Aller à la rencontre, avec les outils de la sociologie, de la majorité pro-Poutine loyaliste, nationaliste, et fantasmée à bien des égards, permet de nuancer sa servitude au régime. Des discours de ces Russes ordinaires, qu’ils et elles se revendiquent d’une élite intellectuelle et morale ou appartiennent aux classes populaires, ressort un foisonnement de critiques montrant les limites de la propagande nationaliste du Kremlin.

Le peuple russe serait autoritaire, séduit par les sirènes populistes et par le discours nationaliste. À de rares exceptions près (ceux qui soit croupissent en prison comme Alexeï Navalny, opposant désormais mondialement connu, soit sont exilés dans les pays occidentaux « libres », où ils enseignent ou font du business), ce serait ça, les Russes, des pro-Poutine au cerveau ramolli par la propagande.
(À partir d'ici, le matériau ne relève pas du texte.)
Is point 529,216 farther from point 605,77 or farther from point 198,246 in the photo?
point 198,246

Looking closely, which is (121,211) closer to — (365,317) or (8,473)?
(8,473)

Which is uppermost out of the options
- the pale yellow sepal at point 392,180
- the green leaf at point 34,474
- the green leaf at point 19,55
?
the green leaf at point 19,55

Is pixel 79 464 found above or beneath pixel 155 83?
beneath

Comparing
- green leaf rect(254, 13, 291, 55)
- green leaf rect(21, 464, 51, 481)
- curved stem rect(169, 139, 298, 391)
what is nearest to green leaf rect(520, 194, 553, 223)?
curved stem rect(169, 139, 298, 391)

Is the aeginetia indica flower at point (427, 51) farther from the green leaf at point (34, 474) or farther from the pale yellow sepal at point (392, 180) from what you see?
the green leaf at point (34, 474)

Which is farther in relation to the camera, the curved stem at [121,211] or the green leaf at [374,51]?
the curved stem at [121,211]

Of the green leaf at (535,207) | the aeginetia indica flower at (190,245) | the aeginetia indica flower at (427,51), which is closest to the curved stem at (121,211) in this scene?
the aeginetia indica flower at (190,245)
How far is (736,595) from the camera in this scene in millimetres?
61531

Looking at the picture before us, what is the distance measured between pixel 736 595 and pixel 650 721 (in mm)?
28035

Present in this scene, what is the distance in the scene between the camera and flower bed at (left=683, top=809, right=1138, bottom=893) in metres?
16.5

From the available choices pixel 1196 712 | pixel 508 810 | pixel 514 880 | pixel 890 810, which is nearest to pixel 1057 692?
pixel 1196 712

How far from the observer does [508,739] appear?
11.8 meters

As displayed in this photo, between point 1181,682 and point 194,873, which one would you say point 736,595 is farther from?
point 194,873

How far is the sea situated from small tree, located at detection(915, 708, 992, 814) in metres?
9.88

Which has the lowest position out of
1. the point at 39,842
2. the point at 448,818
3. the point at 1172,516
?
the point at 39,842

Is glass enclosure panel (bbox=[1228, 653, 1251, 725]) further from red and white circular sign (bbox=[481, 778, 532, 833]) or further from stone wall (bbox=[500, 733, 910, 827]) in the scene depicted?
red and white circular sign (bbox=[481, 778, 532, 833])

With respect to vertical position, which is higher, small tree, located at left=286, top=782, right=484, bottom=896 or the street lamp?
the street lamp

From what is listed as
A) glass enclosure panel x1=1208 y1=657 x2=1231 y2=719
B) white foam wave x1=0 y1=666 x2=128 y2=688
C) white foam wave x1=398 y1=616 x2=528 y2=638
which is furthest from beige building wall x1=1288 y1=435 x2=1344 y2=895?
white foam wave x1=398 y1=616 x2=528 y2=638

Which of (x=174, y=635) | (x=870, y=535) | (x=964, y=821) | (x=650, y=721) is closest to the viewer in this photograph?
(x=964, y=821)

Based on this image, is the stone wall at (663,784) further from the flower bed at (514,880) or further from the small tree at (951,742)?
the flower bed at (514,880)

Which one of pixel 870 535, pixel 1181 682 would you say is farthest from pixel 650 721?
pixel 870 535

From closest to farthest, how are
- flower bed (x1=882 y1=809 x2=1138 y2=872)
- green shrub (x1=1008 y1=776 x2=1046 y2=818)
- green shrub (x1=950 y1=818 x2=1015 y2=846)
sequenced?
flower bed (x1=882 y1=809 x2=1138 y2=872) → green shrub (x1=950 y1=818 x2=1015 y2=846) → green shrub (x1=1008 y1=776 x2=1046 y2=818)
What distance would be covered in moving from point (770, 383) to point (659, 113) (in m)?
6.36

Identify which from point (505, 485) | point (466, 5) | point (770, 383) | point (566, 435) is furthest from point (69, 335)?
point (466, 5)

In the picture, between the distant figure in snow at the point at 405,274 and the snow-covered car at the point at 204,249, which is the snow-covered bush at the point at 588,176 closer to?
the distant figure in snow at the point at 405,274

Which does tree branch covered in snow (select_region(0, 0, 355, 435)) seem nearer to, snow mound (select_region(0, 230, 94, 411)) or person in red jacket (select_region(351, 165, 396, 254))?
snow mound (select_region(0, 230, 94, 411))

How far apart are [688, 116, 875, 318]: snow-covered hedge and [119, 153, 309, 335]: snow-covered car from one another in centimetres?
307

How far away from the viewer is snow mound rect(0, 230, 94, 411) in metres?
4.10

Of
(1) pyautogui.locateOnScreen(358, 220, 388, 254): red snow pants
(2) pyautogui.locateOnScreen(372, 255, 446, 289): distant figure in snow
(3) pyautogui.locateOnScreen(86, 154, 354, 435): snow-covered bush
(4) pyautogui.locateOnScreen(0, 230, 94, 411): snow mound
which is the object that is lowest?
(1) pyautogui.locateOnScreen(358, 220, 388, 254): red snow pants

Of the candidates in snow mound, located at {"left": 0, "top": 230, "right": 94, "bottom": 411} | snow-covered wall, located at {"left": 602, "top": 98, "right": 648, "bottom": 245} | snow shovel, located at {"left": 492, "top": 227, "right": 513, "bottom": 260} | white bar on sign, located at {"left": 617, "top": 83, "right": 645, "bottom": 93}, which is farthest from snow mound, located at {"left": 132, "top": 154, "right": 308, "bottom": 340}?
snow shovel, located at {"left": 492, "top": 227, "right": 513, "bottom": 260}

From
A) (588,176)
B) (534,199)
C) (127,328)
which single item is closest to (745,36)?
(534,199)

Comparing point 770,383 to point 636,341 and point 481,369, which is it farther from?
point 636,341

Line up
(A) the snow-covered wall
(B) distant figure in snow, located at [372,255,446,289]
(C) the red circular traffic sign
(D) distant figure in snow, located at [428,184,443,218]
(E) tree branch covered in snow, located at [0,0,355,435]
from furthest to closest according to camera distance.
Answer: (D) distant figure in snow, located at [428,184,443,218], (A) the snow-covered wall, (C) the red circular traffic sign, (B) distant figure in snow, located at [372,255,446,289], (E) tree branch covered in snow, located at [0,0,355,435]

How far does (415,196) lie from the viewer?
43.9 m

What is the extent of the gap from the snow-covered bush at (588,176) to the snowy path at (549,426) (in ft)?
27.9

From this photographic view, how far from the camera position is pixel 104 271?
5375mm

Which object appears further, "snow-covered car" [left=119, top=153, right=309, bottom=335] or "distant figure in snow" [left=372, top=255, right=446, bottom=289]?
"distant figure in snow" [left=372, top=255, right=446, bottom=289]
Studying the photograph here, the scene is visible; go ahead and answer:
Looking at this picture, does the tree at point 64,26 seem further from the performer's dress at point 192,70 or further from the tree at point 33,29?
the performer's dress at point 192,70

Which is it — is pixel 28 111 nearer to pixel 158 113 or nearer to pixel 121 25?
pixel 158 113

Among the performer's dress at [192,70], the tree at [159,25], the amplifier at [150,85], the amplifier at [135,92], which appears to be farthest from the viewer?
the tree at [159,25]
Il y a quelques années, j’ai voulu prendre cette image d’Épinal au pied de la lettre et aller voir ce qui se passait vraiment du côté de ces « pro-Poutine » lobotomisés. J’ai eu la chance, avec mes collègues de l’université de Saint-Pétersbourg, de pouvoir mener une enquête assez exceptionnelle, allant à la rencontre de plusieurs dizaines de personnes, de milieux sociaux divers, dans six régions de Russie.

Que cherchait-on ? Cette majorité pro-Poutine loyaliste et nationaliste. Comment ? En faisant parler les gens sur leur vie quotidienne, en les suivant sur des scènes de cette même vie quotidienne. Et qu’a-t-on trouvé ? Des points de vue sur Poutine pas si élogieux que prévu, un nationalisme pas si chauviniste qu’annoncé et surtout un loyalisme bien incertain.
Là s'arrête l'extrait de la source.